If you did not follow the recommended service schedule in your owner’s manual, then you’re stuck.
What exactly was it doing that caused you to stop in for “service”?
It really should not be sludge issues with syn oil. Not at this milage. Regardless of the two years. Not enough time engine time to build up a really thick gooey layer. I also don’t believe that the service interval issue has any bearing on the repair issue. I would check the repair history on the rav4 engines with this feature. Check this TSB TSB0146-10. Follow this link. http://www.rav4world.com/forums/88-4-2-faults-fixes/74287-cam-gear-vvti-variable-valve-timing.html
That mileage number over possibly going on3 years depending on the date the car was purchased is by far the worst way of accumulating mileage on a car.
A few questions I might ask would be if the motor oil in that car has never been changed and if the dealer said sludge is behind this problem. If so, then warranty is null and void.

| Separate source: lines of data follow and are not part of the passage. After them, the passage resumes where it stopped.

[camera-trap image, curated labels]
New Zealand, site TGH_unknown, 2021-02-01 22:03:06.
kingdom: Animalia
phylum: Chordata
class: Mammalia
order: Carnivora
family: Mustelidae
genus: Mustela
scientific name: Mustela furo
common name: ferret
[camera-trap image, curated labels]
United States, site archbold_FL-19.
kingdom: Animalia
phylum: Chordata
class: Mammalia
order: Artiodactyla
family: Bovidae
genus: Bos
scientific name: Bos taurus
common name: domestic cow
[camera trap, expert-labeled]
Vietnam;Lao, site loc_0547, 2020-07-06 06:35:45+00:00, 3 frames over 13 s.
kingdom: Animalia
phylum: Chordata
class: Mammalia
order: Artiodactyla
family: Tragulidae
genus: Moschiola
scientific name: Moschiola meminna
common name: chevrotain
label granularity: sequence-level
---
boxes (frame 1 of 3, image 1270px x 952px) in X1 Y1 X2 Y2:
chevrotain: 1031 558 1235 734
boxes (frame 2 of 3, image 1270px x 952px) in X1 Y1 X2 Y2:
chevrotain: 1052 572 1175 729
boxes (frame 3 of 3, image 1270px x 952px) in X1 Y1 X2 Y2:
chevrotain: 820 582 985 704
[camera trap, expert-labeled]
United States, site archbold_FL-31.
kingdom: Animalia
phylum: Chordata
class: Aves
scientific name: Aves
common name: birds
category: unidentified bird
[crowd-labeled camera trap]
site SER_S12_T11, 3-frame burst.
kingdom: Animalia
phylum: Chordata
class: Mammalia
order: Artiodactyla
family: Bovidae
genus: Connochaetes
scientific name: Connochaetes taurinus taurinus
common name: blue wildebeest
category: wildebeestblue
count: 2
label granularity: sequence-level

Another point that could be made would be is that if sludging is behind this problem in the engine’s upper end then one has to wonder what it looks like inside the oil pan.
Yet another point might be exactly how much oil was in the engine when it went to the dealer.
Is the OP going to respond to the questions asked by me and ok4450?
If one can afford a car one can afford an oil change twice a year.
I drive my 2006 Matrix ~4000 miles a year.
I change the oil every 6 months.
Simple as that.
It is a reasonable explanation on why it failed.
Whether the true case or not who knows. It depends on how those 4000 miles were driven. For example in 30 mile incriments I don’t believe it. On Nantucket then for sure the oil is likely junk.
Is This Toyota A Hybrid ?
I would hope someone driving 2000 miles a year wouldn’t waste money on a hybrid.
At 2000 miles a year I would drive that convertible 1966 Sedan DeVille I had a chance to buy a few years ago.
I’m Asking Whether It’s Hybrid Or Not Because Of TSBs Pertaining To Valve Train Issues On These Toyotas. There Have Been Problems And Some Are Specific To Hybrids And May Not Have Anything To Do With Maintenance, But Rather Manufacturing Defects.
As far as “wasting money,” that’s an individual’s choice and right. What is a waste to one could be a pleasure to another.
There are no rav4 hybrids that I know of. Either its a 4 cylinder or its a 6 cylinder “conventional” drivetrain.